Bewertung vom 25.03.2018
Für immer ist die längste Zeit
Fabiaschi, Abby

Für immer ist die längste Zeit


sehr gut

Dieses Buch ist zugleich traurig und witzig. Maddy, Ehefrau und Mutter, nimmt sich das Leben und lässt ihre Familie ohne einen Hinweis auf den Grund zurück. Nun hängt sie zwischen den Welten fest und kann die Menschen beobachten und mit etwas Übung Signale in die Köpfe der anderen senden. Ihr wird schnell klar, ihr Mann braucht eine neue Frau, die sich um ihn und die Tochter kümmert – und sie hat da auch schon jemanden im Blick. In der Zwischenzeit müssen Brady und Eve sich mit ihrer Trauer und ihren Schuldgefühlen auseinandersetzen.

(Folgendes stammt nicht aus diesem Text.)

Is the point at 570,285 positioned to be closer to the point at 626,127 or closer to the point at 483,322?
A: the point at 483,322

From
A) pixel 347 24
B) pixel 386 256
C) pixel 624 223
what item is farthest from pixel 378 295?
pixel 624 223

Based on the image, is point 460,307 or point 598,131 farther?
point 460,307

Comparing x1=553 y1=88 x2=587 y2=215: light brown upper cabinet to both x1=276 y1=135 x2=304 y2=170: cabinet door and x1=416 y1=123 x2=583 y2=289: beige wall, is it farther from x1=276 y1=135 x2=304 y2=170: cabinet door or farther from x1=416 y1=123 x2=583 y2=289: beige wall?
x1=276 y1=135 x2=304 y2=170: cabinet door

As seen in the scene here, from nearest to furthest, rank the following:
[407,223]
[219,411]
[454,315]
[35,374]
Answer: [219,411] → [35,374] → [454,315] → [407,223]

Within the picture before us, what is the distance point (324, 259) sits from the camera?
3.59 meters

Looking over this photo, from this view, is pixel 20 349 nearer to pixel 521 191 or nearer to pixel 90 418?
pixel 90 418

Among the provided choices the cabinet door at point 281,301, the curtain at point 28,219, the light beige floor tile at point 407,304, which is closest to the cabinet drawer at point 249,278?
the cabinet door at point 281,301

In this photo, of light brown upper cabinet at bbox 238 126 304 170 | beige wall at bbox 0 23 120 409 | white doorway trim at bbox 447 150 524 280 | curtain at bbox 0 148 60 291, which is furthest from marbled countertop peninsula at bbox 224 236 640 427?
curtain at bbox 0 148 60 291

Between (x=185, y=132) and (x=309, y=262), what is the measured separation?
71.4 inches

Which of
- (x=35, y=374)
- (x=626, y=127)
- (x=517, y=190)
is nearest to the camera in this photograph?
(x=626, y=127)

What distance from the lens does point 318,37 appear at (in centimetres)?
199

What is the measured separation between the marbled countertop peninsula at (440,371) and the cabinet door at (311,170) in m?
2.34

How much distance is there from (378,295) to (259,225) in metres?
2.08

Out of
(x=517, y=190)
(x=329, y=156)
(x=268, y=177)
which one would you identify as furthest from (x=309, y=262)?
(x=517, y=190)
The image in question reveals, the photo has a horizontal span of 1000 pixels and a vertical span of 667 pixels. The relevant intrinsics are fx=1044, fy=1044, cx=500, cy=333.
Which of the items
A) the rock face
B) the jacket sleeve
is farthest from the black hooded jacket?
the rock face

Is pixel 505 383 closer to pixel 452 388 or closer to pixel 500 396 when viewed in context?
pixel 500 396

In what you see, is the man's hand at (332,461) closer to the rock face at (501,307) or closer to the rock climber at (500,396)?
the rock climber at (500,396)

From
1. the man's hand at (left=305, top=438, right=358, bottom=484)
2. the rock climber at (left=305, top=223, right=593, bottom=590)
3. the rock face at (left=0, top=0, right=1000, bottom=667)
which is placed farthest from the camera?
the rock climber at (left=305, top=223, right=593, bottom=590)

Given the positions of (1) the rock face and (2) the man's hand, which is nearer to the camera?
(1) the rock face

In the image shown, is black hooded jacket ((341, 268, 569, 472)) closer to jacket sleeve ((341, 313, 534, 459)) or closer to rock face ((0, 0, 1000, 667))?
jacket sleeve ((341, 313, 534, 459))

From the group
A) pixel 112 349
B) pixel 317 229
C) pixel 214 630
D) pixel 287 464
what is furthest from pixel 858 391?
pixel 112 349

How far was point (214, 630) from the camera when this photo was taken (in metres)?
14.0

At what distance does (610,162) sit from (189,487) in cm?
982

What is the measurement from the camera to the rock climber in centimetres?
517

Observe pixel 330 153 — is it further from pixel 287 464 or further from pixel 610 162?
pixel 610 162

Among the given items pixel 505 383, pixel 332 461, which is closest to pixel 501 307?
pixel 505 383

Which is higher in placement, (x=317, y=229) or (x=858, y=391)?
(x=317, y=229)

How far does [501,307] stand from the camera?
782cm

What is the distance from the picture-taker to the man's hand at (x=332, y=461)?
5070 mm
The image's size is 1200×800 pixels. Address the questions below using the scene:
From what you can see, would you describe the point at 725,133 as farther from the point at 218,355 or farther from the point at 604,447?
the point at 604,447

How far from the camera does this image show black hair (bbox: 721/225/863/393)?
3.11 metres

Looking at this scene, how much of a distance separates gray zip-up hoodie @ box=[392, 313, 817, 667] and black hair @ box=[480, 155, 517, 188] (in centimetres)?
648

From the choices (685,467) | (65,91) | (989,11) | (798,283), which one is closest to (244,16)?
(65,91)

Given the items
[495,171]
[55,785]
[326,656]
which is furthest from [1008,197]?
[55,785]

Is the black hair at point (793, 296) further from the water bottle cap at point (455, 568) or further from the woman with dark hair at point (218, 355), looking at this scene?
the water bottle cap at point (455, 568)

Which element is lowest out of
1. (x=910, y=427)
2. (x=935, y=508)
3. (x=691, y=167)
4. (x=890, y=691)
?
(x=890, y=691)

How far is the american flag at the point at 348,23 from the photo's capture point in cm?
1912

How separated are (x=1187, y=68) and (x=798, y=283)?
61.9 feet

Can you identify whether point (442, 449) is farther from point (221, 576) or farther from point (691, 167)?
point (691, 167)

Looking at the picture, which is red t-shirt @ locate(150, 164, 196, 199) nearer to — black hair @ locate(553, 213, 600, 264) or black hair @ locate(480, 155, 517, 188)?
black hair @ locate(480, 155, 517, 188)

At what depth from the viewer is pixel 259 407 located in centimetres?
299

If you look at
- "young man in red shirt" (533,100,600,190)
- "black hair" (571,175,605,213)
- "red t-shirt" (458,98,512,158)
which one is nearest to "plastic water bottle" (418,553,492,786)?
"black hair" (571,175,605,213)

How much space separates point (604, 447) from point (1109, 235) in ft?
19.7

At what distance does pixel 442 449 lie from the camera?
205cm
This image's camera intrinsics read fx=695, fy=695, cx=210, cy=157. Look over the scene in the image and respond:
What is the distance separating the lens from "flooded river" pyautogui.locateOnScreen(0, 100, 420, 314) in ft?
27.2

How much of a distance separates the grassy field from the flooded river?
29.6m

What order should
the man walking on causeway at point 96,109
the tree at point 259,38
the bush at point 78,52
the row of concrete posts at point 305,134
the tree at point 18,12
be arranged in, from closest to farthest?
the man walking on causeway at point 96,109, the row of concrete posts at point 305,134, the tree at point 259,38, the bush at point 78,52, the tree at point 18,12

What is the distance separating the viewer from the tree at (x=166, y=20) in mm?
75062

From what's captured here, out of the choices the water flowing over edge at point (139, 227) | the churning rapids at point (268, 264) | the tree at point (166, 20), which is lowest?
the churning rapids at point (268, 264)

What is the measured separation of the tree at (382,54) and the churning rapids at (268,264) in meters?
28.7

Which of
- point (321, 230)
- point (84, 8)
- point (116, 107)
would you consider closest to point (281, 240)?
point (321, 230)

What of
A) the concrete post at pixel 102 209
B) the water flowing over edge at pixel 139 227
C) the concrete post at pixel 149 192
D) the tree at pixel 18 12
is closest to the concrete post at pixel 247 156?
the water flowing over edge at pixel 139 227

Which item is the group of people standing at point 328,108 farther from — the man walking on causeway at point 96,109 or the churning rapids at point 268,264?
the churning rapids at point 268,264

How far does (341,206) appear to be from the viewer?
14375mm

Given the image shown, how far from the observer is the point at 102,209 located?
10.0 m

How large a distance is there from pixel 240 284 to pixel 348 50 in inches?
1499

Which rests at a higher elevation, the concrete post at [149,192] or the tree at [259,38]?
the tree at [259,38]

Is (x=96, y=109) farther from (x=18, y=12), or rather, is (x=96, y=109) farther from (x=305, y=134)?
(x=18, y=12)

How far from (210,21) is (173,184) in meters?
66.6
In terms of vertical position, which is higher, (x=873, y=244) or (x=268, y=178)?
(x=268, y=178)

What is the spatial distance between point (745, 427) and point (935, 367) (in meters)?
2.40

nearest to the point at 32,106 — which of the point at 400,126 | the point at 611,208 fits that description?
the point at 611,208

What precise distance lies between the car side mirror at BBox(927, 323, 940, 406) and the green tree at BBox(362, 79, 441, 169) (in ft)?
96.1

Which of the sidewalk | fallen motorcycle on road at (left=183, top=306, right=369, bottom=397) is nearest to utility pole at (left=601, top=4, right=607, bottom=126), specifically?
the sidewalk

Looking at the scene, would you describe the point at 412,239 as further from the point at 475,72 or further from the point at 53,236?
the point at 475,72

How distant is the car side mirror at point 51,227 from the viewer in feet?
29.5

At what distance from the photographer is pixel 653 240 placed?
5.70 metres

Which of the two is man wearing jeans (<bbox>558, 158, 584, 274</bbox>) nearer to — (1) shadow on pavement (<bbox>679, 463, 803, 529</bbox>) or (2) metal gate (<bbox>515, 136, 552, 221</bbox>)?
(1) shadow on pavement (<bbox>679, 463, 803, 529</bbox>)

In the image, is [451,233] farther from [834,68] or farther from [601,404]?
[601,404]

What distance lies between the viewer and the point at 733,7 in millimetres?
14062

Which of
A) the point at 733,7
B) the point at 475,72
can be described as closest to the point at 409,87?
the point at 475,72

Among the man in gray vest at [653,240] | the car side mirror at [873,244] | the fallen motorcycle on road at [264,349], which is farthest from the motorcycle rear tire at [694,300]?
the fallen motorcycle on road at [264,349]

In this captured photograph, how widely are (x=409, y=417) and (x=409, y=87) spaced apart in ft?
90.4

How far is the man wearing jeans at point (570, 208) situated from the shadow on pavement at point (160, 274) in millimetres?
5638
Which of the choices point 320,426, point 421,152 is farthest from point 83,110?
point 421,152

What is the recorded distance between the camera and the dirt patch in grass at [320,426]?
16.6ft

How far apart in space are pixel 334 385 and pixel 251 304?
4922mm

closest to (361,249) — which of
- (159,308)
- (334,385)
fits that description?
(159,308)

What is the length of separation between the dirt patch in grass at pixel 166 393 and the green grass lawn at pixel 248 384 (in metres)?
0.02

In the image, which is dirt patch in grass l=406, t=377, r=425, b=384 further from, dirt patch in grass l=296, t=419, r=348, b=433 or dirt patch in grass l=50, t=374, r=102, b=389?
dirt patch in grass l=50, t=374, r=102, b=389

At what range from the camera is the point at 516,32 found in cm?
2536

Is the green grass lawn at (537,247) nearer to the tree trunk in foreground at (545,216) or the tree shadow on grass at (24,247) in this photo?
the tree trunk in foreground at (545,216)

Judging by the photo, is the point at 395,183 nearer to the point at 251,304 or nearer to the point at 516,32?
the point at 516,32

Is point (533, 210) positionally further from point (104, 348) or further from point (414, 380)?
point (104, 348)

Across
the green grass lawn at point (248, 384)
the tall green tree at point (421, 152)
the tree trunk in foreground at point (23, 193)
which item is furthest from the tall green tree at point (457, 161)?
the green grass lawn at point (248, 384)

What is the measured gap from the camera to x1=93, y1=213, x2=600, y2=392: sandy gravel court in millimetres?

Die Geschichte wird immer abwechselnd aus der Ich-Perspektive von Maddy, Brady und Eve erzählt. So bekommt man ganz schnell einen Einblick in die Charaktere und deren Gefühlswelt. Der Schreibstil ist sehr angenehm und flüssig – die Seiten fliegen nur so dahin und man mag gar nicht aufhören zu lesen. Außerdem ist das Buch mit einer großen Portion Humor ausgestattet, was die Geschichte so wahnsinnig unterhaltsam und gleichzeitig auch aushaltbar macht, ohne dass man ununterbrochen ein Taschentuch in der Hand halten muss.

Es gibt aber natürlich auch soo viele Szenen, die sehr berühren und zum Nachdenken bringen. Die Trauer, die Wut, die Schuldgefühle – aber auch, wie Tochter und Vater versuchen, sich wieder einander anzunähern und ihr Leben irgendwie mit dieser unvorstellbaren Lücke neu zu organisieren.

Fazit: Ein Buch, das zum Lachen und Weinen bringt, das unterhält und mit seiner Aussage nachwirkt. Absolut lesenswert.